(Extracted records)
○ ○ ○ ○ ○
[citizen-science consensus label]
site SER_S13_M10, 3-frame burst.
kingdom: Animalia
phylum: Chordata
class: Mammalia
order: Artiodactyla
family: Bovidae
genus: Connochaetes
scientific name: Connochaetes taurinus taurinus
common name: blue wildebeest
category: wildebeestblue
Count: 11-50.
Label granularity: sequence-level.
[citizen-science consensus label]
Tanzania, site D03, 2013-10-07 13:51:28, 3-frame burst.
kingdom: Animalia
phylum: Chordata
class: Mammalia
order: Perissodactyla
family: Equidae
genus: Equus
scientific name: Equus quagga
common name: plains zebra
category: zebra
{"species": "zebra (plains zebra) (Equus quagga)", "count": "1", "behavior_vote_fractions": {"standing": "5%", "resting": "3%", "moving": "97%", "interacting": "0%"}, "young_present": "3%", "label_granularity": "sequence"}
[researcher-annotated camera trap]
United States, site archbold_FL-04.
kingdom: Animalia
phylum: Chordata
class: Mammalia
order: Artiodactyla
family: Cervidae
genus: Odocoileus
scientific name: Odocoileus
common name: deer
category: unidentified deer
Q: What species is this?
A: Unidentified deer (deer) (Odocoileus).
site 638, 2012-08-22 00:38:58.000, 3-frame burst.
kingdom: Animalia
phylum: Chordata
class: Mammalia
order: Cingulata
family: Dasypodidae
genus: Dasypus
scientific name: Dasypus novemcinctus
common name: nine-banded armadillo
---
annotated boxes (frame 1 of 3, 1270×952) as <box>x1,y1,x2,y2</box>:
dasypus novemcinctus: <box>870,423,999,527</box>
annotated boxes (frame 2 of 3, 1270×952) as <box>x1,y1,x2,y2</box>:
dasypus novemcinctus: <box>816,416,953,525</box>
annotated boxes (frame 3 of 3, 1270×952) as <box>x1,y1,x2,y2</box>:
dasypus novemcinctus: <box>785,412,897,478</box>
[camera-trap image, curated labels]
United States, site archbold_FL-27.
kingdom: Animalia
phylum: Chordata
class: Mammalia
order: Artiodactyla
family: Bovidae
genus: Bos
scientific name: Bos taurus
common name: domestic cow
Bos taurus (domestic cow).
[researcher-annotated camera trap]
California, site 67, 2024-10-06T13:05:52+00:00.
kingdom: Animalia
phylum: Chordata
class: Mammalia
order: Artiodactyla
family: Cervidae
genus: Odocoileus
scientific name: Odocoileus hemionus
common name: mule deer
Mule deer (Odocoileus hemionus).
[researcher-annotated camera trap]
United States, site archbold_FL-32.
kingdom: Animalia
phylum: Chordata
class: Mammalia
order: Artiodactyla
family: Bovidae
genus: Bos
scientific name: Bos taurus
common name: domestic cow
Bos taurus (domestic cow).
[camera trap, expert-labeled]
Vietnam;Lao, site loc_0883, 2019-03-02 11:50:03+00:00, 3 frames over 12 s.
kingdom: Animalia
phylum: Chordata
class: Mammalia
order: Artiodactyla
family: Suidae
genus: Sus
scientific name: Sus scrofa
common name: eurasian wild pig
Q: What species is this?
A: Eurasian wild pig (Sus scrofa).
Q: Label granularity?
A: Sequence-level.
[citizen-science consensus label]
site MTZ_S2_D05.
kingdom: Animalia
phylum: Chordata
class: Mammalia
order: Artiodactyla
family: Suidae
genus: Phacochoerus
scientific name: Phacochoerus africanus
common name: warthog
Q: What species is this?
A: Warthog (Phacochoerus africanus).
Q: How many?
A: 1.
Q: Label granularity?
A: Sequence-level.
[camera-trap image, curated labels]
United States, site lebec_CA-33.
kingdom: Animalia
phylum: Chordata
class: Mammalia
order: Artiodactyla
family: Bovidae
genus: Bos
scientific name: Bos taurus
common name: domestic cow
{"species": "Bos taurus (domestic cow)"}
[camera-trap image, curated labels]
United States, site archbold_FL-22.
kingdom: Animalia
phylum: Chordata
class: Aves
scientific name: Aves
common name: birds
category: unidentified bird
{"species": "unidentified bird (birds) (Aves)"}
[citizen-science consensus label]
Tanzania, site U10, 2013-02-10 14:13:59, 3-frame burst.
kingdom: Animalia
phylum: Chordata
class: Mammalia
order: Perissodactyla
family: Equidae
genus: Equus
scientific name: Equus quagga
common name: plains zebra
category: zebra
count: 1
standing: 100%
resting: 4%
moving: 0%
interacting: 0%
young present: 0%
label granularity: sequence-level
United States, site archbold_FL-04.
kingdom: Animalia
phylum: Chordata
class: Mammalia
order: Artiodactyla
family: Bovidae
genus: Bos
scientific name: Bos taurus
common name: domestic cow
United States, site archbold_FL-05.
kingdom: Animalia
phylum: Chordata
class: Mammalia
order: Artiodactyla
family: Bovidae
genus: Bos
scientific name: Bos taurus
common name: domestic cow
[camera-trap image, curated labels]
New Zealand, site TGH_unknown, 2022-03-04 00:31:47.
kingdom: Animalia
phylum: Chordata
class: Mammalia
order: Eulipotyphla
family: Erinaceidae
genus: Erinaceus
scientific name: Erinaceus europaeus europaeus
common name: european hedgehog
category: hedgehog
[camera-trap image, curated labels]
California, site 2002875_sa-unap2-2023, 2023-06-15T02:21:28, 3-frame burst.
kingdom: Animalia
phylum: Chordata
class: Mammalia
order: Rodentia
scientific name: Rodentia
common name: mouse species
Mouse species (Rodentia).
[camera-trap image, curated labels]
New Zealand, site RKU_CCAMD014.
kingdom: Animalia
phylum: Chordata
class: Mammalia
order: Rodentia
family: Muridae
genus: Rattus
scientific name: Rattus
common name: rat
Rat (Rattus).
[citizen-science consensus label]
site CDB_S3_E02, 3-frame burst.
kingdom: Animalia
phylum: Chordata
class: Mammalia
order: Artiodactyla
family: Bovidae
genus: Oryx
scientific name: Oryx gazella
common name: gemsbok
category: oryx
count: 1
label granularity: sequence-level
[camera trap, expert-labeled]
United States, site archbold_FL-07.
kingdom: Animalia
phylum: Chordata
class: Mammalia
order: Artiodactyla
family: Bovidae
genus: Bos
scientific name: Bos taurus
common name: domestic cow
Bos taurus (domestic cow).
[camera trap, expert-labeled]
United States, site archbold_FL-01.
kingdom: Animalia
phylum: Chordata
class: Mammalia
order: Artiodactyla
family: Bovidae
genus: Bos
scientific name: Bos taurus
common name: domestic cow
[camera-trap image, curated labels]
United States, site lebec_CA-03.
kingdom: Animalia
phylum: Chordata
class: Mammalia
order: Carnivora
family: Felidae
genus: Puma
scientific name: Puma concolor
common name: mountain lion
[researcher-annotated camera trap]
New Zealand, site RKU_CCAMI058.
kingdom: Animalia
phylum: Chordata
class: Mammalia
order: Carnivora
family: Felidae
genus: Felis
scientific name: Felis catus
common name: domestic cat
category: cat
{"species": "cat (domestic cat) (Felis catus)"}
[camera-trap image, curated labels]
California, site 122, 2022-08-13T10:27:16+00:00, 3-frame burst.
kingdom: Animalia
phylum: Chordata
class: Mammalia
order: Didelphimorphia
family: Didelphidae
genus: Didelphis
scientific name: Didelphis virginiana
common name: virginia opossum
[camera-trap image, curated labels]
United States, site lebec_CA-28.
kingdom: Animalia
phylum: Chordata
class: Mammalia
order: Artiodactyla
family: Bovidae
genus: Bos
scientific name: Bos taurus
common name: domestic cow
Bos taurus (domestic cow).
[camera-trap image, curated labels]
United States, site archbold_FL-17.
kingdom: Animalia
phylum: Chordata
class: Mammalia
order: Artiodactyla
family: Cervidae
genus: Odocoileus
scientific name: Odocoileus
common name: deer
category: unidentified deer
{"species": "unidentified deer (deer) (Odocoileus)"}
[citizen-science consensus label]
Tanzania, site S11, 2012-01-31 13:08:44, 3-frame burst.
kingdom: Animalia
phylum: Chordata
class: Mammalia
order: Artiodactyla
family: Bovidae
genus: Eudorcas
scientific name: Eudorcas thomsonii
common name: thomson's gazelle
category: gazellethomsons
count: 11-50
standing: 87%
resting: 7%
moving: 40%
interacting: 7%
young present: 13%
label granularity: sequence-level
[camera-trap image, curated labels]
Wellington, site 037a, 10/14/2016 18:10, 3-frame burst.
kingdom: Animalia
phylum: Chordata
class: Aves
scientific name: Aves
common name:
○ ○ ○ ○ ○
Assignment:
What you give back must be the stretch above, starting at the line with "family: Erinaceidae" and ending at the line with "scientific name: Puma concolor", copied exactly.

Result below:
family: Erinaceidae
genus: Erinaceus
scientific name: Erinaceus europaeus europaeus
common name: european hedgehog
category: hedgehog
[camera-trap image, curated labels]
California, site 2002875_sa-unap2-2023, 2023-06-15T02:21:28, 3-frame burst.
kingdom: Animalia
phylum: Chordata
class: Mammalia
order: Rodentia
scientific name: Rodentia
common name: mouse species
Mouse species (Rodentia).
[camera-trap image, curated labels]
New Zealand, site RKU_CCAMD014.
kingdom: Animalia
phylum: Chordata
class: Mammalia
order: Rodentia
family: Muridae
genus: Rattus
scientific name: Rattus
common name: rat
Rat (Rattus).
[citizen-science consensus label]
site CDB_S3_E02, 3-frame burst.
kingdom: Animalia
phylum: Chordata
class: Mammalia
order: Artiodactyla
family: Bovidae
genus: Oryx
scientific name: Oryx gazella
common name: gemsbok
category: oryx
count: 1
label granularity: sequence-level
[camera trap, expert-labeled]
United States, site archbold_FL-07.
kingdom: Animalia
phylum: Chordata
class: Mammalia
order: Artiodactyla
family: Bovidae
genus: Bos
scientific name: Bos taurus
common name: domestic cow
Bos taurus (domestic cow).
[camera trap, expert-labeled]
United States, site archbold_FL-01.
kingdom: Animalia
phylum: Chordata
class: Mammalia
order: Artiodactyla
family: Bovidae
genus: Bos
scientific name: Bos taurus
common name: domestic cow
[camera-trap image, curated labels]
United States, site lebec_CA-03.
kingdom: Animalia
phylum: Chordata
class: Mammalia
order: Carnivora
family: Felidae
genus: Puma
scientific name: Puma concolor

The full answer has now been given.